Baby home from hospital after suffering injuries

The 3-month-old Henderson infant who suffered acute bleeding in his brain as a result of allegedly being shaken by his nanny returned home Thursday night.

Ryan Kuckler also suffered a skull fracture on the side of his head opposite the bleeding, his mother, Paula Yakubik, said.

Ryan had been airlifted to University Medical Center on Dec. 28 and had spent the past week in pediatric intensive care.

“He seems better than we expected,” said Jason Kuckler, Ryan’s father.

However, the baby faces extensive tests by eye and nerve specialists as they track his development after a seizure, Paula Yakubik said.

Ryan’s 18-month-old sister, Ashley, was not harmed.

Ryan’s grandmother, Charlotte Yakubik, delivered the baby’s anti-seizure medicine to the family’s southeast valley home Thursday night.

Asked what she would do in the future for child care, Yakubik replied, “I have no idea.”

The family is having a nannie-cam video camera installed in their home this week.

Paula Yakubik may also turn an extra room at her public relations office into a child care area.

“Then I’ll hire two nannies,” Yakubik said. “One nanny to watch the other.”

Bethany Joyce Ford, 24, the nanny who is charged with abusing Ryan, told police that she had twice shaken and struck the child because the baby had frustrated her with his crying, according to the police report.

The parents were out of town at the time.

Ford allegedly told a Henderson Police detective on Dec. 28 that “Ryan is a colicky baby and that she sometimes has a hard time quieting him down.

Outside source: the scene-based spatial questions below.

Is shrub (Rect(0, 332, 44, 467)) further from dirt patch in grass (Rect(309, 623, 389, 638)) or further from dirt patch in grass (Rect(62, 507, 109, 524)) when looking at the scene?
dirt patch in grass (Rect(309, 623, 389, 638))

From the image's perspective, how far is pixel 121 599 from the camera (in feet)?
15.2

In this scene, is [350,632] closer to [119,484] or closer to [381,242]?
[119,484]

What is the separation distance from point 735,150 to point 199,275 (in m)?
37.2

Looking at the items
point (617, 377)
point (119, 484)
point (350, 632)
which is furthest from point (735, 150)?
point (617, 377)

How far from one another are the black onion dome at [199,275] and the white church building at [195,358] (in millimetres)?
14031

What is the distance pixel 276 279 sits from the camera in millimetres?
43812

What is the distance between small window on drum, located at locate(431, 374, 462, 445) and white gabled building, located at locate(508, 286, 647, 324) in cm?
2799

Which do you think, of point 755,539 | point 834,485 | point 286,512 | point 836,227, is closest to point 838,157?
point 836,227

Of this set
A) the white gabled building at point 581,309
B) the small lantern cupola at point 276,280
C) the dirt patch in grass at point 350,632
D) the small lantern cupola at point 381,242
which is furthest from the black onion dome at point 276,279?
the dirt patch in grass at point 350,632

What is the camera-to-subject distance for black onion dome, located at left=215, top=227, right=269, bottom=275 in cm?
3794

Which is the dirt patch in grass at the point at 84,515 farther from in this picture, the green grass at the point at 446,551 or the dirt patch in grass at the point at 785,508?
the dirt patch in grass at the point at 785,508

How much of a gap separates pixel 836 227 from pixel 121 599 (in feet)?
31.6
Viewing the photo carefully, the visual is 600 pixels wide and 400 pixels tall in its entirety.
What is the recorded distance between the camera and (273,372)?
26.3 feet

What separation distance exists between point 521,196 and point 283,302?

Today he had been crying for approximately one hour and Ford advised that she became frustrated. She demonstrated to me how she was bouncing him around and then held him out in front of her, under the arms and around his rib cage area and shook him, stating, ‘Ryan, you have to be quiet.’ “

The detective said that Ford was shaking her arms back and forth “in a violent manner as she demonstrated this to me.”

Ford was booked into Henderson Detention Center on two felony counts of child abuse, then was freed on $6,000 bail, Henderson Police spokesman Keith Paul said.

“I kept asking her what happened,” Yakubik said, recalling when she rushed to the house on Dec. 28 and found paramedics trying to resuscitate a blue baby.

“She kept saying the baby was crying and then turned blue. She was still denying anything,” Yakubik said.

Paula Yakubik said she never suspected that she would have any trouble with Ford. “In front of us, she always treated him properly with care,” she said.

Ford lived with the family, ate dinner with them and shared Christmas with them.

Yakubik said she hired Ford in February through Nannies and Housekeepers USA, a placement agency. She paid $1,500 after a screening and background check.

Lexy Capp, the owner of Nannies and Housekeepers USA, emphasized that Ford was not directly employed by her company, but confirmed that the company had referred Ford to the family.

Yakubik said she checked a number of references that Ford gave, and nothing had been amiss.